The economic/political importance of parks to gateway communities and regional incomes, will always have to be considered as an entity in future park planning. To do otherwise, will almost certainly guarantee a shorter-than average career for any aspiring park manager. Nevertheless, where there is a conflict, conservation, preservation, and protection of park resources must take precedence over visitor use and tourism. This paradigm, however, will be easier to say than put into practice. Ask any former NPS Director or park superintendent.

I agree that park developments, including park visitor centers, should be the minimum necessary to facilitate a park visit. They should not become the event in and of themselves. I agree that the Arches NP VC is a bit too much. Certainly the NPS could have done better.

On the other hand, the VC's at the Needles section of Canyonlands National Park and at Natural Bridges and at Hovenweep National Monuments were the right size and outstanding. I even found law enforcement rangers assisting at the information desk and enjoying themselves as they fielded a variety of visitor questions.

Sincerely,

Owen Hoffman
Oak Ridge, TN 37830


Raise more money for the NPS, by having a two-tiered pricing structure. American citizens and legal residents pay a reduced price. Foreign tourists pay more. This is done in the EU. EU passport carrying people get in at reduced prices or free at certain museums and sites. This would raise more money for the parks without squeezing taxpayers anymore.

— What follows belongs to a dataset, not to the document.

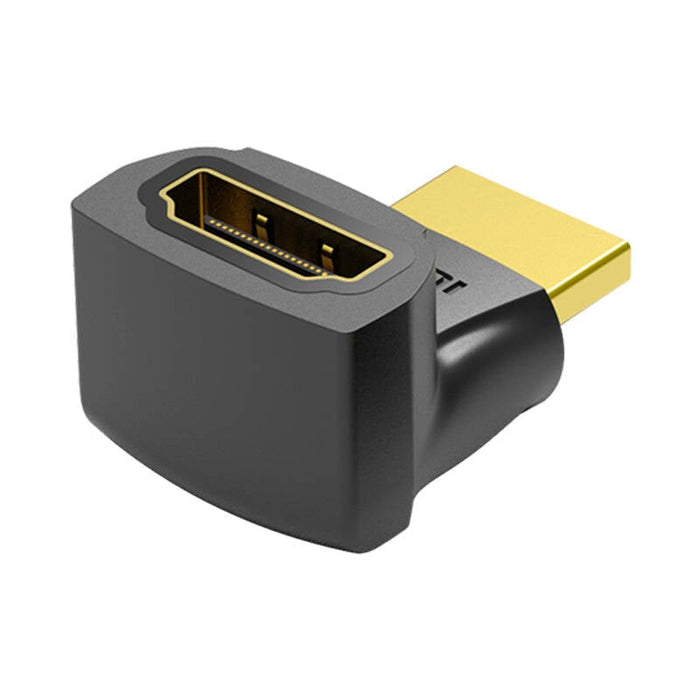 Мъжки към женски HDMI адаптер Vention AINB0 270°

It seems very doubtful that career Park personnel welcomed the new proliferating fee-systems. They did not envision themselves becoming nickel & dime collectors from an irate public. It is harshly dissonant to their self-image, to be rooting & grubbing from an often resentful & doubtful public, to support the Park budget.

Most of the basic citizenry holds that these are our Parks, supported on the public purse, and that fee-systems are a manipulation. To what purpose this irritation of both the Park folks & the public is aimed, is the key question.

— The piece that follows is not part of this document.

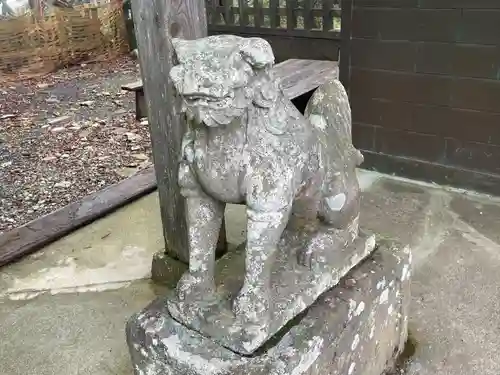 大山阿夫利神社本社(神奈川県)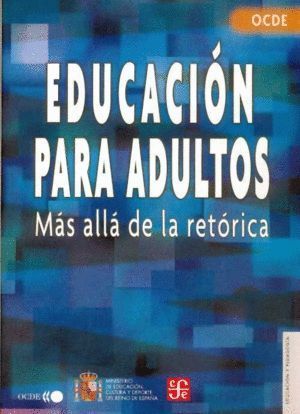 EDUCACION PARA ADULTOS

That bureaucrats (Park personnel) become comfortable & territorial is a perennial problem for modern civilizations. That Park people have taken on very strong political positions - and even active agendas - aggravates their relationship with Congress, which isn't remotely as green & liberal-preservationist as tenured Park officialdom.

I will speculate, that the idea to have the Parks support themselves through user fees, is a convenient ruse aimed to achieve goals which Congress could not expose to the light of day without a backlash.

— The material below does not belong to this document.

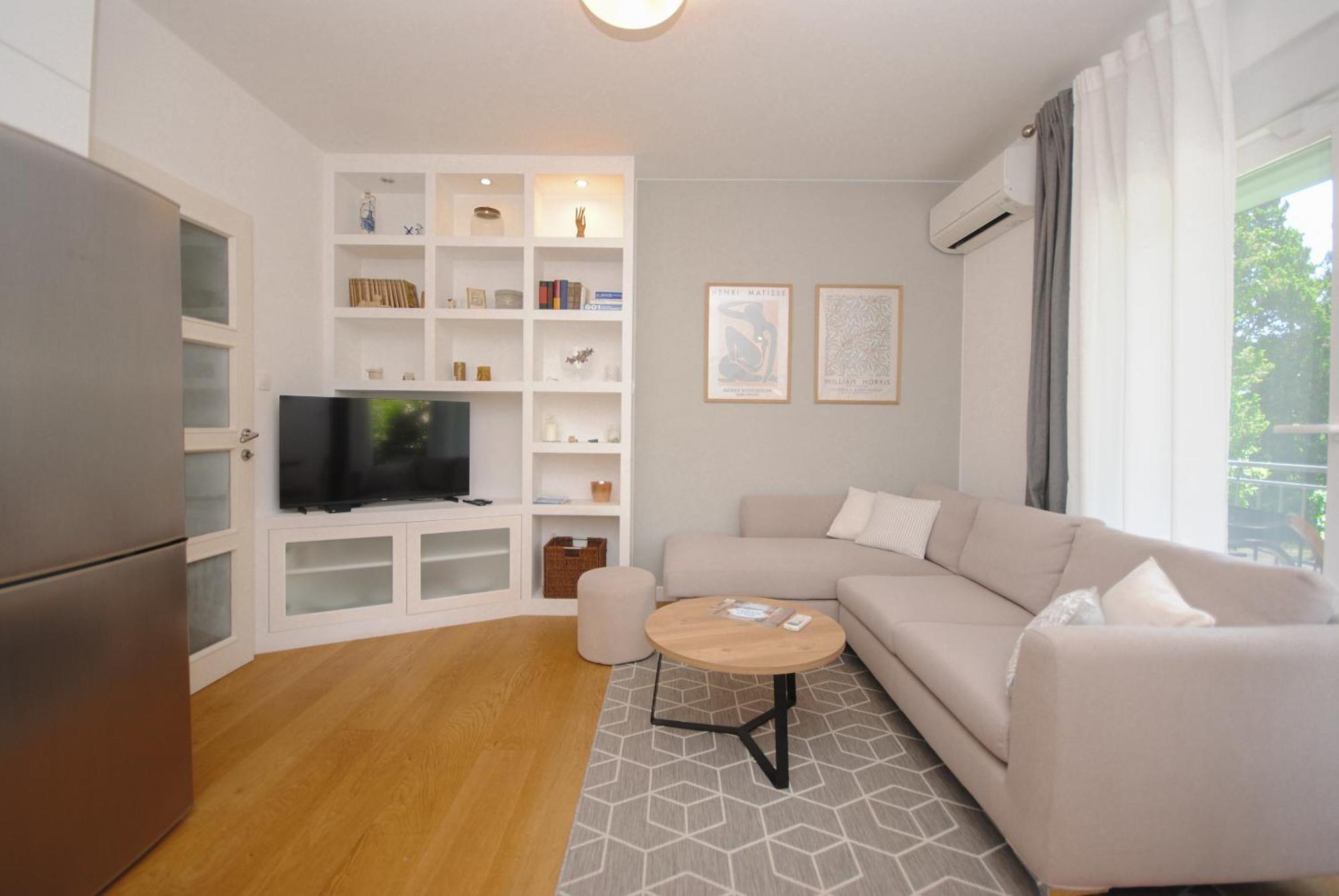 Park View Apartments Kaštela المظهر الخارجي الصورة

Although the public is largely conditioned to accept the situation as natural, it is by no means necessary that Park folks be activists for the Green movement. Essentially, the public tax dollar goes to support a large body of professionals all across the nation, who prefer policies & positions which reflect a minority Liberal-Environmental agenda. Neither Congress nor the public have a makeup or orientation that is reflected in the positions & attitudes of Park professionals.

We in effect subsidize the Sierra Club et al, in the form of the Park payroll.

It seems feasible that these mismatched viewpoints and political adversities have prompted Congress to embark on a cloaked campaign to 'shake up' the Park Service. Fees may be a device to that end.


Frank,

The soap issue has come up in this park as well. Our Chief of Mantainence has said that it is because the bathouses are not public restrooms (unlike the VC restrooms) since you have to pay to use them, and thus, are not subject to the same rules/ideas/standards that public RRs are. The Super is looking into it, though.